What lines of the data below include the word "frames"? Report them by copying each.

▸ **Saved data entries**:
== Segment start ==
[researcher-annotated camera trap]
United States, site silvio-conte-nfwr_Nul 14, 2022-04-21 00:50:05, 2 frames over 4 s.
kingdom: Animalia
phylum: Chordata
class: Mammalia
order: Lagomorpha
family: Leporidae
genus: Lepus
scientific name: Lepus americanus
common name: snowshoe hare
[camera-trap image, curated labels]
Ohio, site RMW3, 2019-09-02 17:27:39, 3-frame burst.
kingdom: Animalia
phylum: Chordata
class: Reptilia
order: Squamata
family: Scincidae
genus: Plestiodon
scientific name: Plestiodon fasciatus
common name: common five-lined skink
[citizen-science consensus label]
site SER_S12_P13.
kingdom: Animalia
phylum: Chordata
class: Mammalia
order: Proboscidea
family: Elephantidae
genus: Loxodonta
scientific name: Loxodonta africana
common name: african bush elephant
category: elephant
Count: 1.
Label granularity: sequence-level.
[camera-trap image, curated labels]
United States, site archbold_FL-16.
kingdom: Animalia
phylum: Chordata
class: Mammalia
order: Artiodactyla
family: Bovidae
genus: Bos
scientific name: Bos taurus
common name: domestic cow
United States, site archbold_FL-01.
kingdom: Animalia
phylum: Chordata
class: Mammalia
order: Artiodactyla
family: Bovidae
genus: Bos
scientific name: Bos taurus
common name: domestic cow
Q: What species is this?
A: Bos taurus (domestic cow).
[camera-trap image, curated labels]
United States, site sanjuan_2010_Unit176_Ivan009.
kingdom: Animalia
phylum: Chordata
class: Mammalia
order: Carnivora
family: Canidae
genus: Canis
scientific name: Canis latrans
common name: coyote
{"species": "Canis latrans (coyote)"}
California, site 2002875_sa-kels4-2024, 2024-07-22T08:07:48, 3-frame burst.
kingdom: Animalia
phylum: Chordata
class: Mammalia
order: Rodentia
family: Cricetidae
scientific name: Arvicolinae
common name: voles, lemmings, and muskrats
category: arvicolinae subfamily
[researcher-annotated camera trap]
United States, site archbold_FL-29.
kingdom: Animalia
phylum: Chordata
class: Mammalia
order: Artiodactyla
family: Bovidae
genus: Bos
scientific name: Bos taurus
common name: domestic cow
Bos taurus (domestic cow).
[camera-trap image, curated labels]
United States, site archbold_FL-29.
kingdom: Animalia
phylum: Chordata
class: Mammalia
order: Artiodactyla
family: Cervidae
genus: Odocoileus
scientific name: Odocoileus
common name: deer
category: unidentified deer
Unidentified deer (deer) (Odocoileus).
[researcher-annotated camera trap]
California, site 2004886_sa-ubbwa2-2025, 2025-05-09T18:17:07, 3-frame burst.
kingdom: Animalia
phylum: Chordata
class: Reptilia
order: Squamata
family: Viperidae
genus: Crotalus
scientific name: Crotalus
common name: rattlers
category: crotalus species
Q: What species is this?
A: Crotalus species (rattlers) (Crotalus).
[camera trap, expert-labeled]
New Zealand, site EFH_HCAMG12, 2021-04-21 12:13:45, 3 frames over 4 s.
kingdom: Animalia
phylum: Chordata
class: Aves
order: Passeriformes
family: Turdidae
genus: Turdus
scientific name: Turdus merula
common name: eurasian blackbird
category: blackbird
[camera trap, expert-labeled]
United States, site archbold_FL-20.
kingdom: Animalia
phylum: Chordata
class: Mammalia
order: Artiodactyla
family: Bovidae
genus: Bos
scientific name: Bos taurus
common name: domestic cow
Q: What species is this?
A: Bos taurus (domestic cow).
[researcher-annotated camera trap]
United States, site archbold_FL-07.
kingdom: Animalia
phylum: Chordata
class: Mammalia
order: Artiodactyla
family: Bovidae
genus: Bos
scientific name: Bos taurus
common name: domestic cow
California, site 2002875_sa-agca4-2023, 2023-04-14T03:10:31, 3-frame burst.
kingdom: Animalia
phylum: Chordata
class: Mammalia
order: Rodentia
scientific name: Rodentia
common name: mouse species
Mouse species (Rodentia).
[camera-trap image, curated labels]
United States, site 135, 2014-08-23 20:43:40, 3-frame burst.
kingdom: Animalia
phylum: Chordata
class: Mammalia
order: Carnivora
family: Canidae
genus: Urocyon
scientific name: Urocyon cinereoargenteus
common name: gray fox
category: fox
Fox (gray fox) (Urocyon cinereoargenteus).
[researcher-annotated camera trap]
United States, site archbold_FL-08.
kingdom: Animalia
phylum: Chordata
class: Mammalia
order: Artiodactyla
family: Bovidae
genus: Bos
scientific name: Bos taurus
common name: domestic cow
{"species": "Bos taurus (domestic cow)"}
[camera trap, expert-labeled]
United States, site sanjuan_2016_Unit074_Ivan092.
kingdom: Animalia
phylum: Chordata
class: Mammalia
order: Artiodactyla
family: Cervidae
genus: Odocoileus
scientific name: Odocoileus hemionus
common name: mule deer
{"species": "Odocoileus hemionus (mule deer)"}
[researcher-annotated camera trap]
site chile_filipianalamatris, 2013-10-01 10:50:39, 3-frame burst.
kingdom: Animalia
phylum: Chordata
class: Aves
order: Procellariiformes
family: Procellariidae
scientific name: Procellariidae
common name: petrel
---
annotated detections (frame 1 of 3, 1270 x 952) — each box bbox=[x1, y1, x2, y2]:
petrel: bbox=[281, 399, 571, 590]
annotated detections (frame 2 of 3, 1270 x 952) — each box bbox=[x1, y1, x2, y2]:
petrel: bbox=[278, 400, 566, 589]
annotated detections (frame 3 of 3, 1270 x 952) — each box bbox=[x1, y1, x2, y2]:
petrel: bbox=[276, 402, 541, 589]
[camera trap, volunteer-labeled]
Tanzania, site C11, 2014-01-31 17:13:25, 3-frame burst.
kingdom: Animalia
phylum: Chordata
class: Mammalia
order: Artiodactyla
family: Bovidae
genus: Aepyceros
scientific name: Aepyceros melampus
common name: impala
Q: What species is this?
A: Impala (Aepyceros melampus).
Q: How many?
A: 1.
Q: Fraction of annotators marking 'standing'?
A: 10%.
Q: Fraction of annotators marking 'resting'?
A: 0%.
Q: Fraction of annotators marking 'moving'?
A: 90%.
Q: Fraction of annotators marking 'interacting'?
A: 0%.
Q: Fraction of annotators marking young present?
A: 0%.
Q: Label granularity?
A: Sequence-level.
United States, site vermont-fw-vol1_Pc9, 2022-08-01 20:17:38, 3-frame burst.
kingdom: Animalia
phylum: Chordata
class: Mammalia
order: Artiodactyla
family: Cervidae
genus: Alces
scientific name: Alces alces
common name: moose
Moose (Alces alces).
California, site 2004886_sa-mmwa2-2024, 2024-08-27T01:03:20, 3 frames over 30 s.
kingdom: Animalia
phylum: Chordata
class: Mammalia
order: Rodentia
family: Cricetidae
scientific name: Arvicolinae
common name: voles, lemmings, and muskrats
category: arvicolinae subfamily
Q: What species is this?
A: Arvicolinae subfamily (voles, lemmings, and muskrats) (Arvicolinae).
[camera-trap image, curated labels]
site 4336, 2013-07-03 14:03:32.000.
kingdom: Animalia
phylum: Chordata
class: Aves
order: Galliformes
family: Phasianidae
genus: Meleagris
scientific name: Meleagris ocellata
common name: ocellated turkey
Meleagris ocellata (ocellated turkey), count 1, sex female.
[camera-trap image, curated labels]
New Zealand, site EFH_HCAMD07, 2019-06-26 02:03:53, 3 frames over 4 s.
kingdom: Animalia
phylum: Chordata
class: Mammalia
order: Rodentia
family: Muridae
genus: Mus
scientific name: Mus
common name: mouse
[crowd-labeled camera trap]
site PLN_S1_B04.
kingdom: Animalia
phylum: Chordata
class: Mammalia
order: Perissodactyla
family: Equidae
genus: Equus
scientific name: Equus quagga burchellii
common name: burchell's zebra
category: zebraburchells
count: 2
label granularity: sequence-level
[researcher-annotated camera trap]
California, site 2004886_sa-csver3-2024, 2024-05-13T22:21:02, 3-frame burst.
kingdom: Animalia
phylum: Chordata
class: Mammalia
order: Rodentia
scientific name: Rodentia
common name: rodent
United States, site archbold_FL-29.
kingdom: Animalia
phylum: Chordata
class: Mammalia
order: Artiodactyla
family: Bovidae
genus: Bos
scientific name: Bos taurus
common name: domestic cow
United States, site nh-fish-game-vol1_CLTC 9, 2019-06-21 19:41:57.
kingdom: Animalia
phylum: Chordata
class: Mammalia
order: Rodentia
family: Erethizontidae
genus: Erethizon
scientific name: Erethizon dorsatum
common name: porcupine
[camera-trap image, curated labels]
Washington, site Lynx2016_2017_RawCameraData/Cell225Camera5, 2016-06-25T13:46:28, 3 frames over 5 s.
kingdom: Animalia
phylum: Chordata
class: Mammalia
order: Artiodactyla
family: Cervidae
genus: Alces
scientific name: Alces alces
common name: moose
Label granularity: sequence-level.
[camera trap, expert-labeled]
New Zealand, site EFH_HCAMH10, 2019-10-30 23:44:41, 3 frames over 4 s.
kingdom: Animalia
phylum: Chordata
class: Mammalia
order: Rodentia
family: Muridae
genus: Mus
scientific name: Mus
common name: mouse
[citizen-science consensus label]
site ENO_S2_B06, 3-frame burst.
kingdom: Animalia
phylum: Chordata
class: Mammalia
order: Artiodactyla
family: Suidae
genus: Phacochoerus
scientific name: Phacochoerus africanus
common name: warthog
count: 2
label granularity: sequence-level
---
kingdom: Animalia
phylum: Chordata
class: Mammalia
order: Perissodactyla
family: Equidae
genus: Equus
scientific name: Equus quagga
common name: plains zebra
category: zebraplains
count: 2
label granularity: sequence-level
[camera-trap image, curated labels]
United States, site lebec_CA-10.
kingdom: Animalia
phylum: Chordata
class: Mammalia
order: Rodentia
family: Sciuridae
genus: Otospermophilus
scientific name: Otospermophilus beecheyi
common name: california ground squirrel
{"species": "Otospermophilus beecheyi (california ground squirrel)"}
== Segment end ==
▸ **PROBLEM SOLUTION**:
United States, site silvio-conte-nfwr_Nul 14, 2022-04-21 00:50:05, 2 frames over 4 s.
New Zealand, site EFH_HCAMG12, 2021-04-21 12:13:45, 3 frames over 4 s.
California, site 2004886_sa-mmwa2-2024, 2024-08-27T01:03:20, 3 frames over 30 s.
New Zealand, site EFH_HCAMD07, 2019-06-26 02:03:53, 3 frames over 4 s.
Washington, site Lynx2016_2017_RawCameraData/Cell225Camera5, 2016-06-25T13:46:28, 3 frames over 5 s.
New Zealand, site EFH_HCAMH10, 2019-10-30 23:44:41, 3 frames over 4 s.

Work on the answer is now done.